*Yapılacak İşler*:
1 - Alt yazı savunuculuğunu anlatan metinde "Bu diyalog alanlarımızdan" sözcüklerinden başlayıp "projeler ortaya çıktı." sözcüklerine kadar olan bölümü, bu sözcükler de dahil olmak üzere yazıya geçirin.
2 - İşaret dili ve alt yazı savunuculuğu üzerine olan metnin bittiği yerden sonraki bölümünü yazarak metni tamamlayın.

Bu diyalog alanlarımızdan bir örnekti aslında şu an verdiğim. Bunun gibi diyalog alanlarıyla – atıyorum - Türk İşaret Dili Pratik Kampları yaptık. Diyalog alanı olarak işaret dili eğitimi verdik. Aşkını Başka Dilde Anlat ve benzeri bir sürü bir aradalık halini somutlaştıran konseptiyle etkinlik düzenledik aslında. Bunların sonunda da farklı, Sağ Kadın Hak gibi farklı projeler ortaya çıktı.


Bunlardan bir diğeri de şu an çok fazla ön plana çıkarmaya çalıştığımız Koşar Adım Alt Yazıya yani bir alt yazı savunuculuğu çalışması. Biz işitme engelli ve sağır bireyler, işiten bireyler aynı anda, aynı sinema salonunda, aynı televizyon karşısında, aynı filme, aynı diziye, ama daha çok aynı filme gidiyoruz. Çünkü filmlerde çok büyük bir eksik var. Aynı filme bakmak için bir savunuculuk kampanyası başlattık ve son iki yılda en azından iyi örnekleri çoğalttığımız bir noktaya geldik. Bergen, bizimle birlikte bunu savunanlar ile Türkiye'de sinemada ayrıntılı alt yazıyla sinemada gösterilen, tüm Türkiye'de sinemada gösterilen ilk film oldu mesela ve şu an farklı örneklerini de görüyoruz. O yüzden Koşar Adım Alt Yazıya meselesi hem bizler için çok önemli, hem de araştırmayla desteklediğimiz bir iş. Dilerseniz derneğin internet sitesinden araştırma raporumuza bakıp Türkiye'deki durumun fotoğrafına siz de tanık olabilirsiniz diyeyim.

*Kayıtlı Bilgiler*:

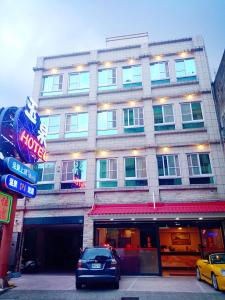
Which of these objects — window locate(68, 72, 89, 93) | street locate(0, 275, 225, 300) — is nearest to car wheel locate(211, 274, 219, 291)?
street locate(0, 275, 225, 300)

*Görevlere Göre Çıktılar*:
1 -
Bu diyalog alanlarımızdan bir örnekti aslında şu an verdiğim. Bunun gibi diyalog alanlarıyla – atıyorum - Türk İşaret Dili Pratik Kampları yaptık. Diyalog alanı olarak işaret dili eğitimi verdik. Aşkını Başka Dilde Anlat ve benzeri bir sürü bir aradalık halini somutlaştıran konseptiyle etkinlik düzenledik aslında. Bunların sonunda da farklı, Sağ Kadın Hak gibi farklı projeler ortaya çıktı.

2 -
A.T.A.: Şimdi mesela, Sakat Muhabbet bir radyo programı. Sağır toplumun duyması imkansız tabii işitme engeli olduğu için ama biz programın tüm sohbetini web sitesine alıyoruz. Bu yeterli midir? Ayrıntılı alt yazı dediğiniz için soruyorum aslında. Daha başka ne yapmak lazım? Bu programın içeriğini, radyo programının içeriğini sağır toplum nasıl elde edebilir? Bu konuda var mı bir detay bilginiz sizin?


D.İ.S.: Ayrıntılı alt yazı tabi filmlerde olan bir şey çünkü görsel ögelerin betimlendiği yani bir radyo programında görsel bir öge olmadığı için ayrıntılı alt yazı olmasını beklemeyin. Ama tam erişilebilirlik için bunu tabii toplumun kendisine sorup geri dönüşlerini almak lazım. İşaret diliyle de olması daha erişilebilir kılar tabii ki – bu, filmler için de geçerli bu arada.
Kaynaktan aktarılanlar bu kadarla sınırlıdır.